--- BEGIN ---
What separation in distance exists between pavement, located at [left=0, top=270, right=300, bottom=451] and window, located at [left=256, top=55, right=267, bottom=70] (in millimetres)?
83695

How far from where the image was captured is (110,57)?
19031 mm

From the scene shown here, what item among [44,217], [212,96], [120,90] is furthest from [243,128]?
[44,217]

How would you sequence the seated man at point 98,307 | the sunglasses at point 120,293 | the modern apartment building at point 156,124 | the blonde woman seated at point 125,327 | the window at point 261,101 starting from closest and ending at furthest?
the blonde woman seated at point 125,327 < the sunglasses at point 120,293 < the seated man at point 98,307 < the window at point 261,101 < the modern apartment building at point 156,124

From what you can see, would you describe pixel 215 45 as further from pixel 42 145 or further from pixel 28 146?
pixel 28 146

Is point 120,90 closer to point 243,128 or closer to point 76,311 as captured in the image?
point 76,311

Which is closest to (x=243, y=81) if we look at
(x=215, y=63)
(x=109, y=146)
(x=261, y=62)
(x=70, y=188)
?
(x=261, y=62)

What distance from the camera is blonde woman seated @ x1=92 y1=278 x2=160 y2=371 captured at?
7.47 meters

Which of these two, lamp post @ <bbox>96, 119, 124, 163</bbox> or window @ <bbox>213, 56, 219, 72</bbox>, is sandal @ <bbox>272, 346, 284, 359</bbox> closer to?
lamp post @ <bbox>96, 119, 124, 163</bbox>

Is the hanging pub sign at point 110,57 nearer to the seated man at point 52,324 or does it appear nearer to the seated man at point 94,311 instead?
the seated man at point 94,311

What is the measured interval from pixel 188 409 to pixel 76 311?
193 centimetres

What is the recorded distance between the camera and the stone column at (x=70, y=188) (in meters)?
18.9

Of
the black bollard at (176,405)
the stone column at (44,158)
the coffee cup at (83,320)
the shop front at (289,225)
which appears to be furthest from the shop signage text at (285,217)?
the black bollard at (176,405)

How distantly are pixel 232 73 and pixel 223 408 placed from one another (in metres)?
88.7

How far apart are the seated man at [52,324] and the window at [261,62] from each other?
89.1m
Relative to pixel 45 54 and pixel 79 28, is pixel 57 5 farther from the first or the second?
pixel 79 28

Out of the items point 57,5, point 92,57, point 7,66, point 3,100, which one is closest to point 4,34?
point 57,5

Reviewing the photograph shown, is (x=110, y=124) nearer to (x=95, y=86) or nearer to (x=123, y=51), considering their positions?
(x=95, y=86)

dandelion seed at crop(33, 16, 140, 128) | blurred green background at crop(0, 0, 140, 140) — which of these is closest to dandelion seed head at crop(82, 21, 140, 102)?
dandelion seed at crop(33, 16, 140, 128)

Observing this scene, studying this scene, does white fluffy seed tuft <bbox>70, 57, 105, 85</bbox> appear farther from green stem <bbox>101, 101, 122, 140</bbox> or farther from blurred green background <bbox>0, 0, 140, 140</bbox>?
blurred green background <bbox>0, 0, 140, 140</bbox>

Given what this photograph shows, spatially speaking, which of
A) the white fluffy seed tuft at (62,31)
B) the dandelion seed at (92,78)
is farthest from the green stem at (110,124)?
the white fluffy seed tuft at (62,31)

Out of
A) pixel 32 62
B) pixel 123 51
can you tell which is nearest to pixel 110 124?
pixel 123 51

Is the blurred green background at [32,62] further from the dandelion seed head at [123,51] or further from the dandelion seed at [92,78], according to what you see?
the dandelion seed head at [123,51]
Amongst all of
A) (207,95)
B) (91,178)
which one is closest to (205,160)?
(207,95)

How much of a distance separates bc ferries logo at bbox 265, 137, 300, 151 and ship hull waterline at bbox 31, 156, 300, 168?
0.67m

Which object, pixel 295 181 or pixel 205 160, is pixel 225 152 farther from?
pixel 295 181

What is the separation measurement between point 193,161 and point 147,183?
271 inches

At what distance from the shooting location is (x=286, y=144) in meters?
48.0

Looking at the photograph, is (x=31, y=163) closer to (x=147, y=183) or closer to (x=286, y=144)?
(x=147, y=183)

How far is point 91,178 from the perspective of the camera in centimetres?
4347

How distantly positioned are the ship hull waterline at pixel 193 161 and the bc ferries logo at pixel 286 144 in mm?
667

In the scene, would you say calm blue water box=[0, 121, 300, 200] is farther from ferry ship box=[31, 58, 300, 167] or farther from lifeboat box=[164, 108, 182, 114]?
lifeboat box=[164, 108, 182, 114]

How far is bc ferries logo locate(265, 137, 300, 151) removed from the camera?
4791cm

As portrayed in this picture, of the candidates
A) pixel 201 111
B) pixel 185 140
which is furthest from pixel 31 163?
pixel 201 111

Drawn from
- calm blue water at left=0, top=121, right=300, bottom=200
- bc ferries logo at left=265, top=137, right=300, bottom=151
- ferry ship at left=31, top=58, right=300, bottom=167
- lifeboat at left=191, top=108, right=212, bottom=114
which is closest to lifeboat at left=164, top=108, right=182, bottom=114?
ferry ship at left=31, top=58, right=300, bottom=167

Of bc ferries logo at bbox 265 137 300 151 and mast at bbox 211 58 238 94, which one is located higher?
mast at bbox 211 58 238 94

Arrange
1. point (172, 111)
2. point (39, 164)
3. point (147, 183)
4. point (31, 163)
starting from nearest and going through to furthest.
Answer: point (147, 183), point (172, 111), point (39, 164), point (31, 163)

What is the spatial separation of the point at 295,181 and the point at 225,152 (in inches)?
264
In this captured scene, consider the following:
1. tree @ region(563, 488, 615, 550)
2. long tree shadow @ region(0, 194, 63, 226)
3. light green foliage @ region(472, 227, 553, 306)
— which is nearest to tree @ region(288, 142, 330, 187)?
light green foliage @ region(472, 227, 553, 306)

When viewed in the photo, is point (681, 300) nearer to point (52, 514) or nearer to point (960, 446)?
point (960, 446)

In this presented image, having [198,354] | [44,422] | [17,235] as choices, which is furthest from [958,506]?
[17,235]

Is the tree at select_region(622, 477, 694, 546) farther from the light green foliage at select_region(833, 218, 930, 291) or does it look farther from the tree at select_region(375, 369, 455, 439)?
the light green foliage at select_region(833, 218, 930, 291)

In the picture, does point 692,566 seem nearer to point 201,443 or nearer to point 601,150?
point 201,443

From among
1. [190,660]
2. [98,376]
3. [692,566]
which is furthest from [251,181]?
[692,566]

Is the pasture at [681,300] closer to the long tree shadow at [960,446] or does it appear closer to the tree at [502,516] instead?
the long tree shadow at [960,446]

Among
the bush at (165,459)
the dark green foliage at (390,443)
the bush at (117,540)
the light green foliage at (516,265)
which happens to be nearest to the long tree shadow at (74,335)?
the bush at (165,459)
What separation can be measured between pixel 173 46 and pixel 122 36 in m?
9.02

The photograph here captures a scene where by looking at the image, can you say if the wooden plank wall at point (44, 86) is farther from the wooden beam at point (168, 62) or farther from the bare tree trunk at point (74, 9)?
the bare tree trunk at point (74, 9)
--- END ---
**What to work on**
Everything from the line containing "What is the spatial" through the last line of the records must be given again exactly; leave out all other lines.

**Output for this exercise**
What is the spatial separation of the point at 295,181 and the point at 225,152 (in inches)?
264
In this captured scene, consider the following:
1. tree @ region(563, 488, 615, 550)
2. long tree shadow @ region(0, 194, 63, 226)
3. light green foliage @ region(472, 227, 553, 306)
— which is nearest to tree @ region(288, 142, 330, 187)?
light green foliage @ region(472, 227, 553, 306)

When viewed in the photo, is point (681, 300) nearer to point (52, 514) or nearer to point (960, 446)?
point (960, 446)

In this presented image, having [198,354] | [44,422] | [17,235] as choices, which is furthest from [958,506]?
[17,235]

Is the tree at select_region(622, 477, 694, 546) farther from the light green foliage at select_region(833, 218, 930, 291) or does it look farther from the tree at select_region(375, 369, 455, 439)?
the light green foliage at select_region(833, 218, 930, 291)

In the picture, does point 692,566 seem nearer to point 201,443 or nearer to point 601,150?
point 201,443

From among
1. [190,660]
2. [98,376]
3. [692,566]
which is furthest from [251,181]?
[692,566]

Is the pasture at [681,300] closer to the long tree shadow at [960,446] or does it appear closer to the tree at [502,516] instead?
the long tree shadow at [960,446]

Among
the bush at (165,459)
the dark green foliage at (390,443)
the bush at (117,540)
the light green foliage at (516,265)
which happens to be nearest to the long tree shadow at (74,335)?
the bush at (165,459)
What separation can be measured between pixel 173 46 and pixel 122 36 in m?
9.02

The photograph here captures a scene where by looking at the image, can you say if the wooden plank wall at point (44, 86) is farther from the wooden beam at point (168, 62) or farther from the bare tree trunk at point (74, 9)?
the bare tree trunk at point (74, 9)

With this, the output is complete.